╭─ EXCERPT PROVIDED

The Tokto Museum on Ullŭng Island, founded in 1995, draws more than 125,000 annual visitors. The website for the Tokto Museum claims that one of the purposes of the museum “is to clear up Japan’s fictitious insistence of ‘the theory of Occupation’ and ‘Sea of Japan.’” This museum presents a historical narrative of the Korean people, from the Three Kingdoms Era (57BCE–668CE) to the present, citing Tokto as an important part of Korean history. The museum’s three exhibition halls display historical maps and materials that support Korea’s claim to the islets. Museum placards provide weighted nationalistic statements such as, “Japan’s thoughtless words regarding Tokto” and “Japan’s absurd territorial claims over Tokto.” The museum provides a cable car that takes visitors to an observation post from which the islets are visible on a clear day. The grounds are adorned with stones and plants indigenous to Tokto in order to produce a more compete Tokto experience, and the museum itself was even constructed to resemble the shape of the islets.

There are many other museums throughout the peninsula that offer Tokto exhibits, too numerous to examine individually. As an example, Ihwa Woman’s University’s Natural History Museum hosts a children’s corner devoted to Tokto, and the Independence Hall of Korea in Ch’ŏnan provides an interactive computer station and a short documentary film. In addition to these, an October 22, 2012, newsletter from the NEAHF noted the many other Tokto museums in Korea:

In Seoul, the Tokto Experience Museum for Children within the National Children and Youths’ Library in Kangnam features the history and nature of Tokto. As for a private institution, the Tokto Promotional Hall run by the Tokto Love Society in the city of Koyang, Kyŏnggi Province, exhibits old maps from the 17th to 19th centuries, and the photographs of animals and plants inhabiting Tokto, and Tokto stamps. However, the exhibitions of these institutions are incomplete, featuring either the history or the nature of Tokto, not both. By contrast, the Tokto Experience Hall for Children features both the history and the nature of Tokto on exhibition angled toward the main target of children.

The NEAHF, which opened in 2006, is one of several academic organizations that promotes the active inclusion of Tokto into public memory. The NEAHF is a government-funded think tank that purports to seek reconciliation and peace in Northeast Asia. While maintaining academic independence from the government, it is pro-Korean on historical issues, particularly in regard to Tokto. In response to Japan’s MOFA’s “The 10 Issues of Takeshima,” the NEAHF, with the help of Japanese historian Naito Seichu, published the “Critique of the 10 Issues of Takeshima,” identifying faults they found in the Japanese arguments. The official opinion of the NEAHF on Tokto and Japan-related issues was well summarized in the preface of a booklet they published in 2006. It stated:

The Republic of Korea regrets that Japan is undermining relations between the two nations by challenging Korean sovereignty over Tokto; an island that has been Korean territory for fifteen hundred years. Korean title to Tokto is indisputable.… Sadly, Japan’s territorial claims prompt Koreans to recall painful memories of brutal Japanese colonial rule and to ask themselves whether they can cultivate genuine friendship with their island neighbor.… Japan’s continued challenge only serves to reinforce our suspicion that the public apologies by Japanese leaders and politicians for Japan’s past aggression have been nothing but hollow words and empty gestures (NEAHF 2006, 5).

╰─

DIRECTIONS:
1 – According to the Tokto passage, how many visitors does the Tokto Museum on Ullŭng Island draw each year?
2 – Resume the Tokto passage from the point where it stops.
The items after this point come from a separate source and have no connection to the Tokto passage.

╭─ STORED DATA

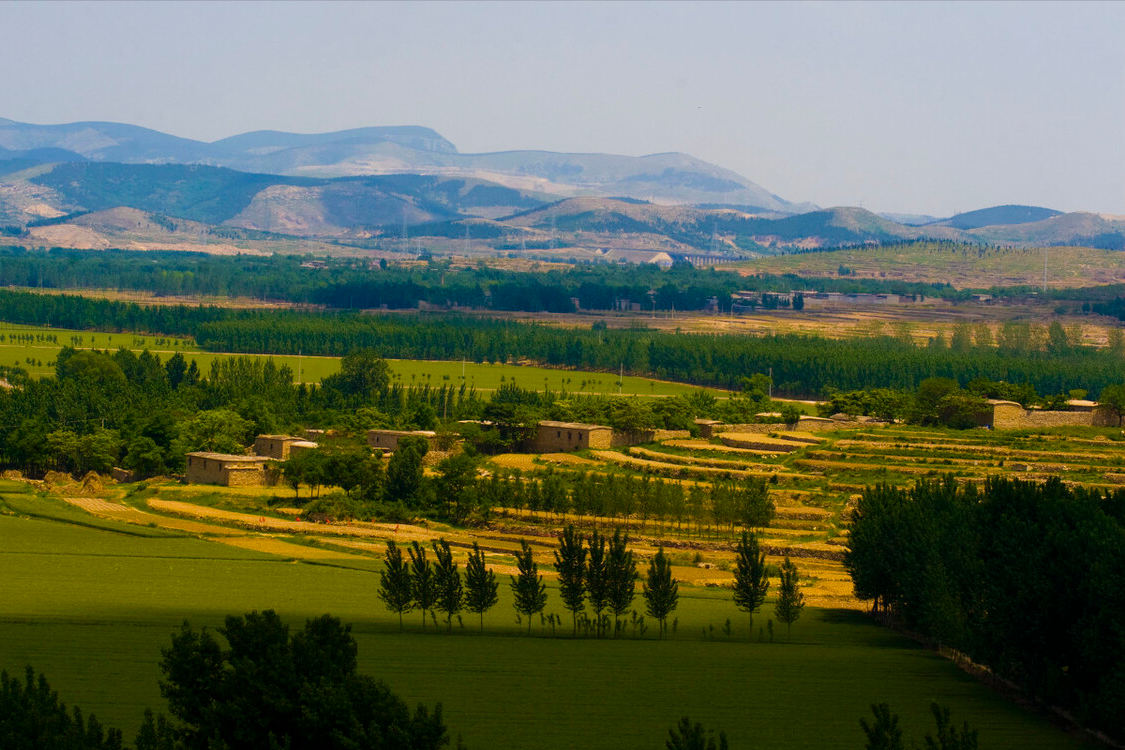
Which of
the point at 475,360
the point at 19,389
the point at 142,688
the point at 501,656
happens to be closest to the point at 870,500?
the point at 501,656

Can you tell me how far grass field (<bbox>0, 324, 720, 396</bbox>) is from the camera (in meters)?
102

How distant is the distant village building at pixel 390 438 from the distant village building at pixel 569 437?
18.3ft

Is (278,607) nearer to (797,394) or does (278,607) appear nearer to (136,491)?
(136,491)

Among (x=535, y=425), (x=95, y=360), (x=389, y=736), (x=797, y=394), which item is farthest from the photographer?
(x=797, y=394)

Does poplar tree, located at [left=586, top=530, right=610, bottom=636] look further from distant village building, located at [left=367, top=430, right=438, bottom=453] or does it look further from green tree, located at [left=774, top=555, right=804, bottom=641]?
distant village building, located at [left=367, top=430, right=438, bottom=453]

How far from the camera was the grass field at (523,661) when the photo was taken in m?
29.9

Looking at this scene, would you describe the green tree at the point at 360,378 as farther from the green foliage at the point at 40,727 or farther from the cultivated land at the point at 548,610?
the green foliage at the point at 40,727

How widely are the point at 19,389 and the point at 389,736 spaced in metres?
65.0

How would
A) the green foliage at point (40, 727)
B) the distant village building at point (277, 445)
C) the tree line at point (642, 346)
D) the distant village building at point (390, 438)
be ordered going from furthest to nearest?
1. the tree line at point (642, 346)
2. the distant village building at point (390, 438)
3. the distant village building at point (277, 445)
4. the green foliage at point (40, 727)

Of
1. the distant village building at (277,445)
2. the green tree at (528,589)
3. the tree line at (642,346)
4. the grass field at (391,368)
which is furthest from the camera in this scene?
the tree line at (642,346)

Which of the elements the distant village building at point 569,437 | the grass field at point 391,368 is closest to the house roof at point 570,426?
the distant village building at point 569,437

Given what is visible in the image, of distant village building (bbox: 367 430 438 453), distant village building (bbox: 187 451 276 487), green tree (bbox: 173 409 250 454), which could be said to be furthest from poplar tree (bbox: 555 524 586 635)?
green tree (bbox: 173 409 250 454)

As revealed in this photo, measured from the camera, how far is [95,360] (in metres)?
93.9

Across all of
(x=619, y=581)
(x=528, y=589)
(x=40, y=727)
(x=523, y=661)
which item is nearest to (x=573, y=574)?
(x=619, y=581)
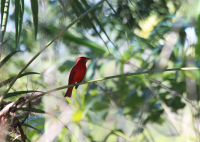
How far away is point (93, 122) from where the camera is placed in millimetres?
3797

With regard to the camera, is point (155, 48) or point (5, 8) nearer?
point (5, 8)

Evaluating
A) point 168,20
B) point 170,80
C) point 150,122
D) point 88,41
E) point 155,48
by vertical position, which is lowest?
point 150,122

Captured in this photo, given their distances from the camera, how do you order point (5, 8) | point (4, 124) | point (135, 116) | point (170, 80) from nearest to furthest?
point (4, 124), point (5, 8), point (170, 80), point (135, 116)

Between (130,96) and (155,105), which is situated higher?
(130,96)

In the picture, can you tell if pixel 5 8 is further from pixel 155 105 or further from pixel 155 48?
pixel 155 105

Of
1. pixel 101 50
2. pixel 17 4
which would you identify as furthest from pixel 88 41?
pixel 17 4

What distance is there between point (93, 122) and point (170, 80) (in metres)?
1.57

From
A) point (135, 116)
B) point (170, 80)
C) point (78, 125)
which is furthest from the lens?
point (135, 116)

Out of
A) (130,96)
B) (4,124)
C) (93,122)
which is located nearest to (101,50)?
(130,96)

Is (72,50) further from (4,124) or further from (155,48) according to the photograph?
(4,124)

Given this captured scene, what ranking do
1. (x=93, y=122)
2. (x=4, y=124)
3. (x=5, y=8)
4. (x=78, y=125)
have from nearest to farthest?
(x=4, y=124) → (x=5, y=8) → (x=78, y=125) → (x=93, y=122)

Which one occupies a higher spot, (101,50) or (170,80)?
(101,50)

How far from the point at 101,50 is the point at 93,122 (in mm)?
1338

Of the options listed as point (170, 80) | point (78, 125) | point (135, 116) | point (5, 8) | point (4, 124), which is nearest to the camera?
point (4, 124)
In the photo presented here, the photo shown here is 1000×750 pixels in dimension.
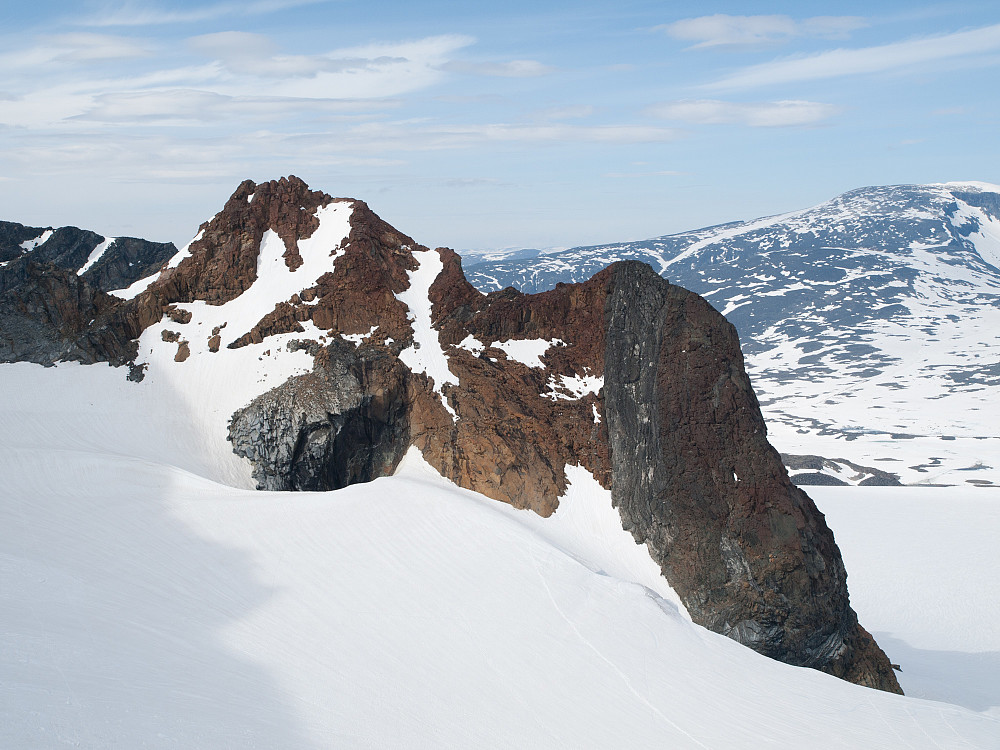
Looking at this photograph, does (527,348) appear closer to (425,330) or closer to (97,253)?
(425,330)

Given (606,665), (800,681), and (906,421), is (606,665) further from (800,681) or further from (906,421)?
(906,421)

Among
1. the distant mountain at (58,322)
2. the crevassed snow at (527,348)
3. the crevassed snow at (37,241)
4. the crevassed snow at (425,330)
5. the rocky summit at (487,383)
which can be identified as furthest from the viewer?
the crevassed snow at (37,241)

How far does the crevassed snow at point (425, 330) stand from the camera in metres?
30.6

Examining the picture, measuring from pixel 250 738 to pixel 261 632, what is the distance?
4200 mm

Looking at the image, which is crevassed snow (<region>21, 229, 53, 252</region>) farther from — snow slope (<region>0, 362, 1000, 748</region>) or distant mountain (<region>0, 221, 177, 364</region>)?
snow slope (<region>0, 362, 1000, 748</region>)

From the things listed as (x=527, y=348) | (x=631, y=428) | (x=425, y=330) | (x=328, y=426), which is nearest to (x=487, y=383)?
(x=527, y=348)

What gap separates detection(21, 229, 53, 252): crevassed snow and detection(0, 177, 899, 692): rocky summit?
2293cm

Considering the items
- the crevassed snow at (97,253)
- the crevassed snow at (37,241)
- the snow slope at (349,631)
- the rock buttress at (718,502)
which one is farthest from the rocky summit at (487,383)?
the crevassed snow at (37,241)

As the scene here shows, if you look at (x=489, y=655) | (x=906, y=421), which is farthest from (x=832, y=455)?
(x=489, y=655)

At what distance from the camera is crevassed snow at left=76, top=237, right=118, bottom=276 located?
5206 centimetres

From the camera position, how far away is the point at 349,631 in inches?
677

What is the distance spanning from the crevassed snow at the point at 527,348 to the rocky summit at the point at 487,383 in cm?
8

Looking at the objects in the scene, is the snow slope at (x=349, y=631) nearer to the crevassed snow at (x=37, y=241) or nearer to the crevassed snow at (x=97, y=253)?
the crevassed snow at (x=97, y=253)

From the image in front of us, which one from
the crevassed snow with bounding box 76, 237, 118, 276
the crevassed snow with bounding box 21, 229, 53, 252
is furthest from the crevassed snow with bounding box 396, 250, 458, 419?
the crevassed snow with bounding box 21, 229, 53, 252
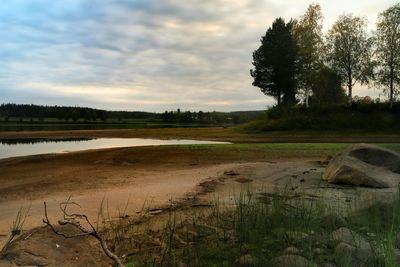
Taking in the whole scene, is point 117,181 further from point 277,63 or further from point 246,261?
point 277,63

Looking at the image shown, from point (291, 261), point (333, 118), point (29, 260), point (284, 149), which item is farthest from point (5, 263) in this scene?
point (333, 118)

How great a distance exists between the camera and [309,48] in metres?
48.3

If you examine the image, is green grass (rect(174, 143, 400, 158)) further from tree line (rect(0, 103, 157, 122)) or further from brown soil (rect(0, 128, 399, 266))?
tree line (rect(0, 103, 157, 122))

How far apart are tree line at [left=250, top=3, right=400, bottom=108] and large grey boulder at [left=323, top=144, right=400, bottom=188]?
34854 mm

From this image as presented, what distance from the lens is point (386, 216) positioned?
27.6 feet

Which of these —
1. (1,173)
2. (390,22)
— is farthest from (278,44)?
(1,173)

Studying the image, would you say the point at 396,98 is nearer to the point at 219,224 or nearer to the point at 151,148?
the point at 151,148

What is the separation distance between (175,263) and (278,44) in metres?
46.7

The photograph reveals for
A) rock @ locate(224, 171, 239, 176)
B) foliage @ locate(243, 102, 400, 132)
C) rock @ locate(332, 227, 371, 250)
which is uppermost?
foliage @ locate(243, 102, 400, 132)

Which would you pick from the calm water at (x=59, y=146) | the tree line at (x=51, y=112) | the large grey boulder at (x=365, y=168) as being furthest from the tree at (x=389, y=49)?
the tree line at (x=51, y=112)

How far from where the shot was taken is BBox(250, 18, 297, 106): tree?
1962 inches

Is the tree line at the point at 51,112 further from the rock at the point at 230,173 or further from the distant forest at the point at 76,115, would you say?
the rock at the point at 230,173

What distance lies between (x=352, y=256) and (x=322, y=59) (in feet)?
146

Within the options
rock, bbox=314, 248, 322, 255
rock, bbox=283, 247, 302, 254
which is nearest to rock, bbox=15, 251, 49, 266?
rock, bbox=283, 247, 302, 254
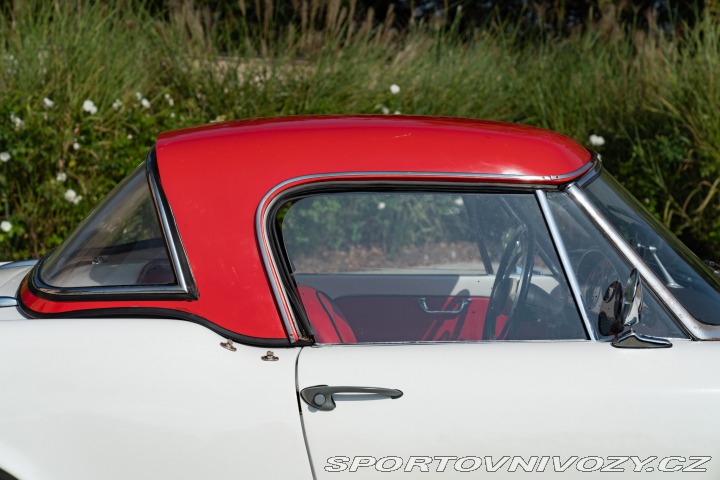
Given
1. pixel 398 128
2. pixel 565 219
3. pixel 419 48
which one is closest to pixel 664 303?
pixel 565 219

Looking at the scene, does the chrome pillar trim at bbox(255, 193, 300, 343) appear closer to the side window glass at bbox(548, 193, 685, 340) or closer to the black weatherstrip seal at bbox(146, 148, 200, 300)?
the black weatherstrip seal at bbox(146, 148, 200, 300)

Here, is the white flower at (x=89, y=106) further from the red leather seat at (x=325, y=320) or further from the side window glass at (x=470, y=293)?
the red leather seat at (x=325, y=320)

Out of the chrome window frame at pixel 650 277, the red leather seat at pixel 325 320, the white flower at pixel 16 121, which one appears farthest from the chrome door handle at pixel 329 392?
the white flower at pixel 16 121

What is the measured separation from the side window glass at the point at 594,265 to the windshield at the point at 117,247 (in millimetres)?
1054

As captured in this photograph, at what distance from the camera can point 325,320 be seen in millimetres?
2664

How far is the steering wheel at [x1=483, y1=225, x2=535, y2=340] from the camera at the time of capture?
2549mm

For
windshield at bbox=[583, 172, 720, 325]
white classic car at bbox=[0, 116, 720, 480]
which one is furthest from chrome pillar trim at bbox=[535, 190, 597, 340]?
windshield at bbox=[583, 172, 720, 325]

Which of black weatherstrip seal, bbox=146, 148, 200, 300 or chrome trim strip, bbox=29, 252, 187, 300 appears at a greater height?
black weatherstrip seal, bbox=146, 148, 200, 300

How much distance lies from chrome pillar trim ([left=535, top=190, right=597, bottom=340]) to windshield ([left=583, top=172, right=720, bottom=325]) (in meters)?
0.13

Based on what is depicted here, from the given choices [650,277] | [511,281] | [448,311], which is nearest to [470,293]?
[448,311]

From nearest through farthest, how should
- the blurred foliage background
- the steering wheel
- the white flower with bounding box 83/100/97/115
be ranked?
the steering wheel → the white flower with bounding box 83/100/97/115 → the blurred foliage background

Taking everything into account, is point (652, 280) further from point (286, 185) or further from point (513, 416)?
point (286, 185)

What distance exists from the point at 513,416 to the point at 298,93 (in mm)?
4929

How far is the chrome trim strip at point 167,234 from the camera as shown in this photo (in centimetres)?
227
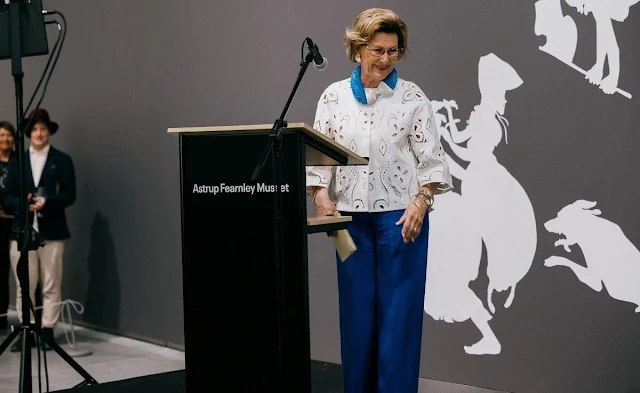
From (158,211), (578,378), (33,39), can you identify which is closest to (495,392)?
(578,378)

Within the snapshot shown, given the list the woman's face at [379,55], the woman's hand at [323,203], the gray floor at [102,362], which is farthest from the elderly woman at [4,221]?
the woman's face at [379,55]

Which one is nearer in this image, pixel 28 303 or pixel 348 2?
pixel 28 303

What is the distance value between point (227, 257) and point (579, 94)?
1.93 meters

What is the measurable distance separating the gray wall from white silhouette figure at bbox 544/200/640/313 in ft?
0.05

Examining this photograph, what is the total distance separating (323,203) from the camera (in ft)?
9.58

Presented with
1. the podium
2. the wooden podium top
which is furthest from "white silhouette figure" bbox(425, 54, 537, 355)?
the podium

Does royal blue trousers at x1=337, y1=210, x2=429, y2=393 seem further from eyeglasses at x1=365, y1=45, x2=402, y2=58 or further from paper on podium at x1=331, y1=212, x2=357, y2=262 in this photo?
eyeglasses at x1=365, y1=45, x2=402, y2=58

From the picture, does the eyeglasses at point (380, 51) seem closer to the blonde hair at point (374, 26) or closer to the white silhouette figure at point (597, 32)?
the blonde hair at point (374, 26)

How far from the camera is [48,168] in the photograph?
6227 millimetres

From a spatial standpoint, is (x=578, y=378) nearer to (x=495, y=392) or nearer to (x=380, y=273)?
(x=495, y=392)

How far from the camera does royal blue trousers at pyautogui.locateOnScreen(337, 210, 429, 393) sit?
2.97 meters

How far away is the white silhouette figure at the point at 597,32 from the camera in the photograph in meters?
3.68

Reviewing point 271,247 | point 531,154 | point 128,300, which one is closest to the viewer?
point 271,247

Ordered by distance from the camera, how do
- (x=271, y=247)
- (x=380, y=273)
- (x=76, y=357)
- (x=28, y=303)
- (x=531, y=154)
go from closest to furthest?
1. (x=271, y=247)
2. (x=380, y=273)
3. (x=28, y=303)
4. (x=531, y=154)
5. (x=76, y=357)
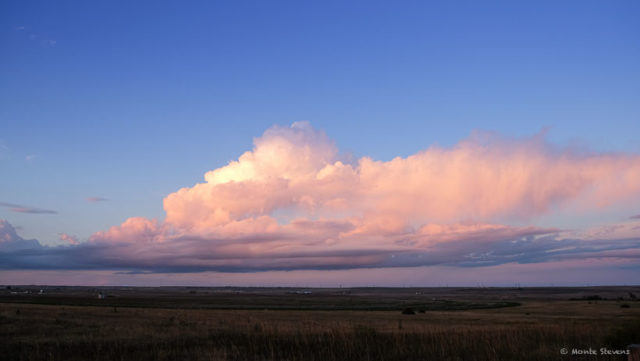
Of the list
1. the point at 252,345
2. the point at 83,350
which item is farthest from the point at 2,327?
the point at 252,345

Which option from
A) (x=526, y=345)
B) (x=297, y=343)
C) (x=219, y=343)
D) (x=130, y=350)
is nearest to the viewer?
(x=526, y=345)

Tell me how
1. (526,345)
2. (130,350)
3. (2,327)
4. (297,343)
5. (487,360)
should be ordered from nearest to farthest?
(487,360)
(526,345)
(297,343)
(130,350)
(2,327)

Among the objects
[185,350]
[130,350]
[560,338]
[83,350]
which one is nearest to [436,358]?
[560,338]

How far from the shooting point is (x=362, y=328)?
2069 cm

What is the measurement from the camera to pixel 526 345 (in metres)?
16.0

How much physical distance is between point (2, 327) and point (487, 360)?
114ft

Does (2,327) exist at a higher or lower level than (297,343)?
lower

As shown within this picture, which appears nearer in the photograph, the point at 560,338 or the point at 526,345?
the point at 526,345

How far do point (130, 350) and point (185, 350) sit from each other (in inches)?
104

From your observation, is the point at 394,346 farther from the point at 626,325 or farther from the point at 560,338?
the point at 626,325

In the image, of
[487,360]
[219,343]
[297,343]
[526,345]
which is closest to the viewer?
[487,360]

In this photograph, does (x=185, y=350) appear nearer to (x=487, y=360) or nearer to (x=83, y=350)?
(x=83, y=350)

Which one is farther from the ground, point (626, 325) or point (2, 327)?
point (626, 325)

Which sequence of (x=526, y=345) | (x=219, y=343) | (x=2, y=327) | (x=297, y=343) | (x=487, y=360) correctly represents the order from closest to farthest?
(x=487, y=360) → (x=526, y=345) → (x=297, y=343) → (x=219, y=343) → (x=2, y=327)
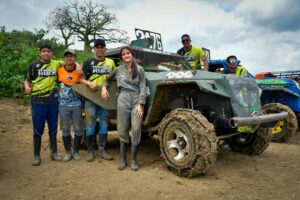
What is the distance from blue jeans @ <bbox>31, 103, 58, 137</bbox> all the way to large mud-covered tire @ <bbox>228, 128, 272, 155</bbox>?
10.9 ft

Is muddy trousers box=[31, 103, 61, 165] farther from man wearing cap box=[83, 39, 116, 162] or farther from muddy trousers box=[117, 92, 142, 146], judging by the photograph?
muddy trousers box=[117, 92, 142, 146]

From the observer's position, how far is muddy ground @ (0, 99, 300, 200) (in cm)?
362

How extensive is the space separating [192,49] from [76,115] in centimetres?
304

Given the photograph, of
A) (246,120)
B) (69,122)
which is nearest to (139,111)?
(69,122)

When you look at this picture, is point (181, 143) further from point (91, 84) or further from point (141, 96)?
point (91, 84)

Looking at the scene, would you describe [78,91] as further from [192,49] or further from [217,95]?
[192,49]

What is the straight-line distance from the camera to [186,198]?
349 centimetres

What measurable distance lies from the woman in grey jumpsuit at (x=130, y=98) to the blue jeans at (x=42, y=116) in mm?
964

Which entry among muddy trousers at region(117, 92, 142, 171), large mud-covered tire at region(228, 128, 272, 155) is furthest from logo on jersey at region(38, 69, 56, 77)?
large mud-covered tire at region(228, 128, 272, 155)

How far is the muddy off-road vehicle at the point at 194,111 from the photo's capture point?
13.3ft

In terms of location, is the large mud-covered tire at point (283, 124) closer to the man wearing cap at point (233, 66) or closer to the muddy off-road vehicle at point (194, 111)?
the man wearing cap at point (233, 66)

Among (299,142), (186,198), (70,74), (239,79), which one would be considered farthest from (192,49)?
(186,198)

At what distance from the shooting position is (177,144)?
4.39 metres

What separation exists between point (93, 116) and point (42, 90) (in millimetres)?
916
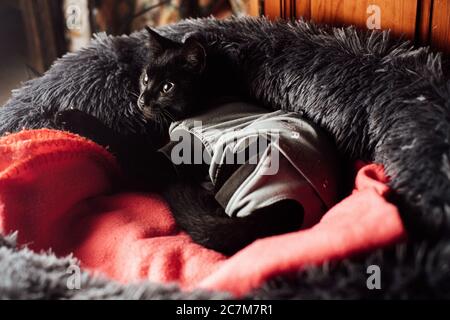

╰─

RESPONSES PER TASK:
1 – More than 125,000.

2 –
The strong language used in this text, which displays hostility toward the Japanese, is typical of public and private educational institutions in Korea. In this document the NEAHF accentuates the victimization of Tokto and, by extension, the Korean nation; it also accuses Japan of acting in bad faith in its efforts to resolve historical issues. The NEAHF website exemplifies how Koreans parlay Japan’s territorial claims into an affront against Korean sovereignty and independence. It claims that “Japan’s ceaseless sovereignty claims to Tokto” is no different than Japan claiming sovereign rights over the Korean peninsula, which was “occupied forcibly by Japan” and led to “Japanese imperial aggressive wars.” The website then adds:

This is as much a denial of Korea’s complete liberation and independence. Whenever Japan insists on sovereignty claims to Tokto, Korean people recall the infelicitous history with indescribable suffering and pains during the period of colonization by Japan’s invasion.

In 2008 the NEAHF established the Tokto Research Institute as an internal department. This institute focuses on publicity activities relevant to Tokto and the naming of the East Sea. It also supports other Tokto-related organizations and promotes the dissemination of Tokto-related information within Korea and abroad. Among its many tasks, the NEAHF publishes promotional materials in foreign languages for distribution in foreign countries. It also works closely with Korean civic groups, such as the Tokto Guardians, to encourage international organizations to recognize Korea’s ownership of Tokto, as well as the renaming of the “Sea of Japan” to “East Sea.”

The Independence Hall is another example of Korean incorporation of Tokto into the nation’s culture and collective memory. The Independence Hall, opened in 1987, is the government’s premier memorial for commemorating the Korean independence movement. The museum is visited by countless school children on fieldtrips each year. The research branch of the Independence Hall publishes an array of academic and promotional materials that defend Korea’s claims to Tokto. The Independence Hall, much like the Tokto Museum on Ullŭng Island, presents a historical narrative of Korea. At this institution, the emphasis is on Japanese imperialist aggression in Korea—and Tokto is presented as a victim of Japanese territorial aggrandizement. This type of memorialization ensures Tokto is “constantly close to the surface of consciousness, and to the core of moral perceptions”; it also evokes “conscious engagement with the data that a culture helps memory retain” (Cubitt 2007, 145).

Among the many informational materials available at the Independence Hall at the time of our visit was a pamphlet about the purpose and goals of the Hall. On the back of this pamphlet was a map of East Asia and a close-up of the Korean peninsula. On both maps, Tokto is depicted as a dot in the East Sea off the coast of Korea. There were two significant problems with these maps: first, Tokto is located disproportionately closer to Korea than it is in actuality; and second, Ullŭng Island, the closest Korean territory to Tokto, is not on either map (Figure 1). Ullŭng is an island 388 times the size of Tokto with a population of 7,764; meanwhile, Tokto houses a single three-person family and security forces. Were it not for the controversy with Japan, Tokto might have been left off the map and Ullŭng included. The cartographic distortions displayed within the Independence Hall and on maps are examples of how the Republic of Korea accords Tokto special status in public memory.

Figure 1 

Maps on an Independence Hall of Korea brochure that show Tokto disproportionately closer to Korea. Note that Ullŭng Island is absent.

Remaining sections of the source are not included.